Theater has always made room for the magical and illogical onstage. Even tightly-constructed Ancient Greek drama managed to get Medea flying in on a dragon-chariot. By the time the mid-20th century rolled around, strange goings-on onstage were doing double-duty as both spectacle and what Russian literary theorist Viktor Shklovsky called “defamiliarization” – an artistic technique of making the familiar strange in order to break the complacency of habitual perception.

Playwright Eugene Ionesco, for example, dramatized fascism by having the entire population of a French village turn into rhinoceroses. Samuel Beckett scripted all kinds of crazy shenanigans, including two plays where people literally just walk around a square in geometric patterns.

More recently, Sarah Ruhl made Eurydice descend to the Underworld via a rainy elevator, where she then met the Lord of the Underworld who was riding a tricycle. And in Jenny Schwartz’s meditation on grief called “God’s Ear,” the Tooth Fairy and GI Joe come to life and sing songs.

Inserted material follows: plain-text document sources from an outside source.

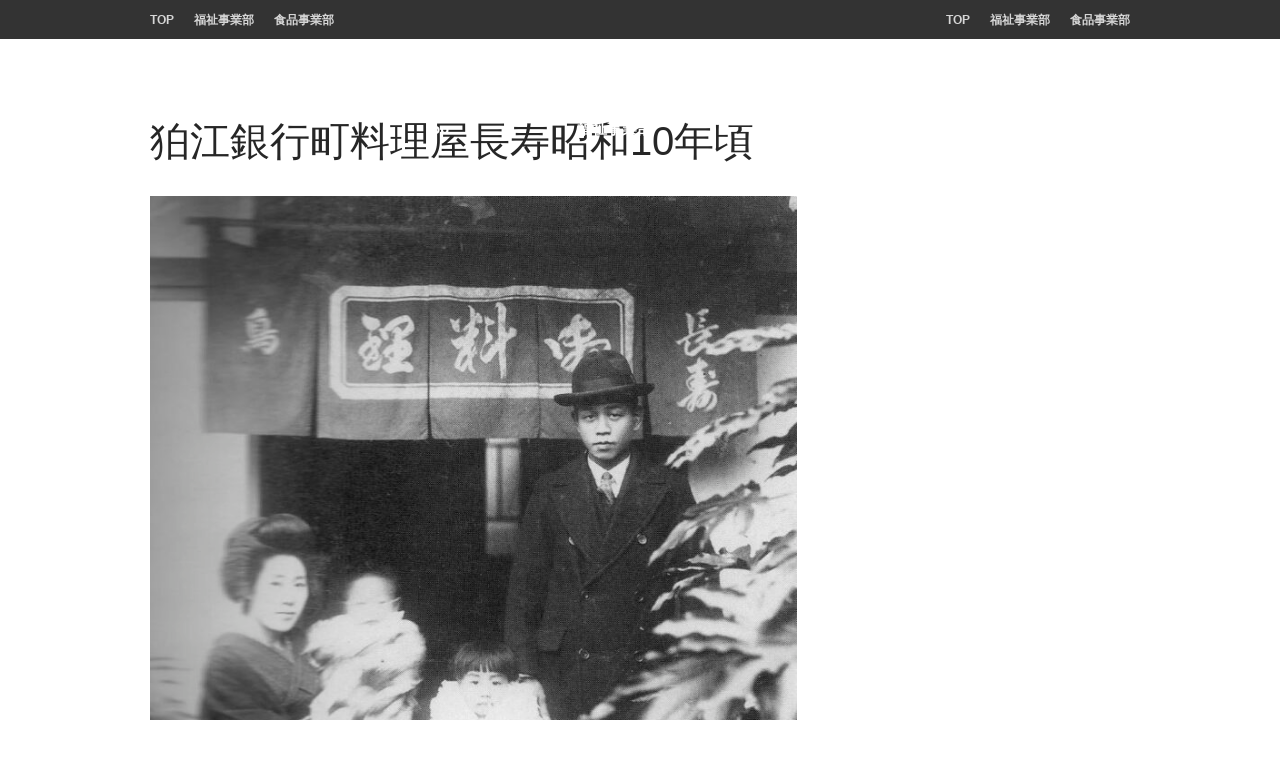

--- FILE ---
content_type: text/html; charset=utf-8
request_url: https://www.google.com/recaptcha/api2/aframe
body_size: 268
content:
<!DOCTYPE HTML><html><head><meta http-equiv="content-type" content="text/html; charset=UTF-8"></head><body><script nonce="5ov1FuXVGyw6MBa0QHkstA">/** Anti-fraud and anti-abuse applications only. See google.com/recaptcha */ try{var clients={'sodar':'https://pagead2.googlesyndication.com/pagead/sodar?'};window.addEventListener("message",function(a){try{if(a.source===window.parent){var b=JSON.parse(a.data);var c=clients[b['id']];if(c){var d=document.createElement('img');d.src=c+b['params']+'&rc='+(localStorage.getItem("rc::a")?sessionStorage.getItem("rc::b"):"");window.document.body.appendChild(d);sessionStorage.setItem("rc::e",parseInt(sessionStorage.getItem("rc::e")||0)+1);localStorage.setItem("rc::h",'1768720167449');}}}catch(b){}});window.parent.postMessage("_grecaptcha_ready", "*");}catch(b){}</script></body></html>

--- FILE ---
content_type: text/css
request_url: https://tanokoma.com/wp-content/themes/tanokoma02/style.css?ver=6.4.7
body_size: 432
content:
/*
Theme Name: tanokoma02
Author: Elementor
Author URI: https://www.layerswp.com/
Theme URI: https://www.layerswp.com/
Version: 1.0.3
Tags: slider, site-builder, page-builder, responsive-layout, fixed-layout, fluid-layout, one-column, one-column, two-column, three-column, four-column, custom-colors, custom-header, custom-menu, editor-style, featured-images, translation-ready, full-width-template, theme-options
License: GNU General Public License v2 or later
License URI: http://www.gnu.org/licenses/gpl-2.0.html
Text Domain: layerswp
*/

--- FILE ---
content_type: text/css
request_url: https://tanokoma.com/wp-content/themes/tanokoma02-child/style.css?ver=1.0.3
body_size: -41
content:
/*
Theme Name:tanokoma02-child
Template:tanokoma02
Version:1.0.3
*/

--- FILE ---
content_type: text/javascript; charset=utf-8
request_url: https://accaii.com/tanokoma/script?ck1=0&xno=3540b86977245c31&tz=0&scr=1280.720.24&inw=1280&dpr=1&ori=0&tch=0&geo=1&nav=Mozilla%2F5.0%20(Macintosh%3B%20Intel%20Mac%20OS%20X%2010_15_7)%20AppleWebKit%2F537.36%20(KHTML%2C%20like%20Gecko)%20Chrome%2F131.0.0.0%20Safari%2F537.36%3B%20ClaudeBot%2F1.0%3B%20%2Bclaudebot%40anthropic.com)&url=https%3A%2F%2Ftanokoma.com%2Fcyouju10%2F&ttl=%E7%8B%9B%E6%B1%9F%E9%8A%80%E8%A1%8C%E7%94%BA%E6%96%99%E7%90%86%E5%B1%8B%E9%95%B7%E5%AF%BF%E6%98%AD%E5%92%8C10%E5%B9%B4%E9%A0%83%20%7C%20%E3%82%BF%E3%83%8E%E3%82%B3%E3%83%9E&if=0&ct=0&wd=0&mile=&ref=&now=1768720166810
body_size: 188
content:
window.accaii.save('fd969664ac47464e.69437464.696c8726.0.5.5.0','tanokoma.com');
window.accaii.ready(true);

--- FILE ---
content_type: text/javascript
request_url: https://accaii.com/init
body_size: 161
content:
typeof window.accaii.init==='function'?window.accaii.init('3540b86977245c31'):0;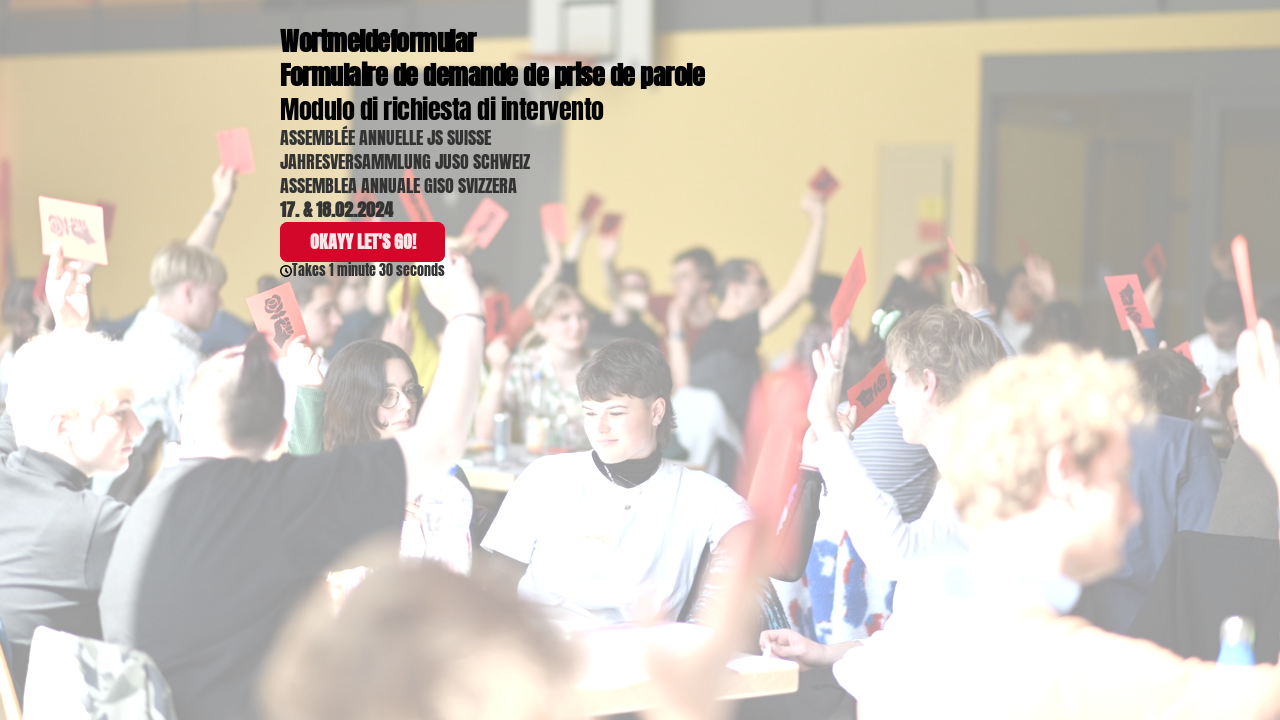

--- FILE ---
content_type: text/css
request_url: https://font.typeform.com/dist/google/anton/index.css
body_size: 262
content:
/* anton-vietnamese-400-normal */
@font-face {
  font-family: 'Anton';
  font-style: normal;
  font-display: swap;
  font-weight: 400;
  src: url(./files/anton-vietnamese-400-normal.woff2) format('woff2'), url(./files/anton-vietnamese-400-normal.woff) format('woff');
  unicode-range: U+0102-0103,U+0110-0111,U+0128-0129,U+0168-0169,U+01A0-01A1,U+01AF-01B0,U+0300-0301,U+0303-0304,U+0308-0309,U+0323,U+0329,U+1EA0-1EF9,U+20AB;
}

/* anton-latin-ext-400-normal */
@font-face {
  font-family: 'Anton';
  font-style: normal;
  font-display: swap;
  font-weight: 400;
  src: url(./files/anton-latin-ext-400-normal.woff2) format('woff2'), url(./files/anton-latin-ext-400-normal.woff) format('woff');
  unicode-range: U+0100-02BA,U+02BD-02C5,U+02C7-02CC,U+02CE-02D7,U+02DD-02FF,U+0304,U+0308,U+0329,U+1D00-1DBF,U+1E00-1E9F,U+1EF2-1EFF,U+2020,U+20A0-20AB,U+20AD-20C0,U+2113,U+2C60-2C7F,U+A720-A7FF;
}

/* anton-latin-400-normal */
@font-face {
  font-family: 'Anton';
  font-style: normal;
  font-display: swap;
  font-weight: 400;
  src: url(./files/anton-latin-400-normal.woff2) format('woff2'), url(./files/anton-latin-400-normal.woff) format('woff');
  unicode-range: U+0000-00FF,U+0131,U+0152-0153,U+02BB-02BC,U+02C6,U+02DA,U+02DC,U+0304,U+0308,U+0329,U+2000-206F,U+20AC,U+2122,U+2191,U+2193,U+2212,U+2215,U+FEFF,U+FFFD;
}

Weird. But thank goodness.

We spend all of our childhood being taught acceptable social boundaries, being taught what to say when and which thing belongs where. We shift from the freedom of dolls and blocks and trucks to curated experiences in The Sims. Dress-up games mature into costume parties, which usually don’t involve any make believe.

Adult life has structure and it has rules. You can’t just run through a park pretending to be a unicorn when you’re on your way to work. When someone says “thank you,” you must reply with “you’re welcome.” There are no monsters under your bed; just go to sleep.

So we learn, as we grow up, that people cannot turn into rhinoceroses. Stones don’t talk and you shouldn’t expect to find yourself in a rainy elevator after death.

But when we see these things happening on a stage with real people – people who are standing in the same room as we are – the range of what it is acceptable to think and to believe widens. The mental boundaries between “possible” and “impossible” start to crumble.

And I want that to keep happening. I want my familiar to always feel slightly unfamiliar. I want to keep my sense of wonder; I want the absurd and the impossible; I want to banish the voice that says “no.”

So I will say yes to snails. And I will watch plays with my eyes wide open, and write them with my eyes half-closed.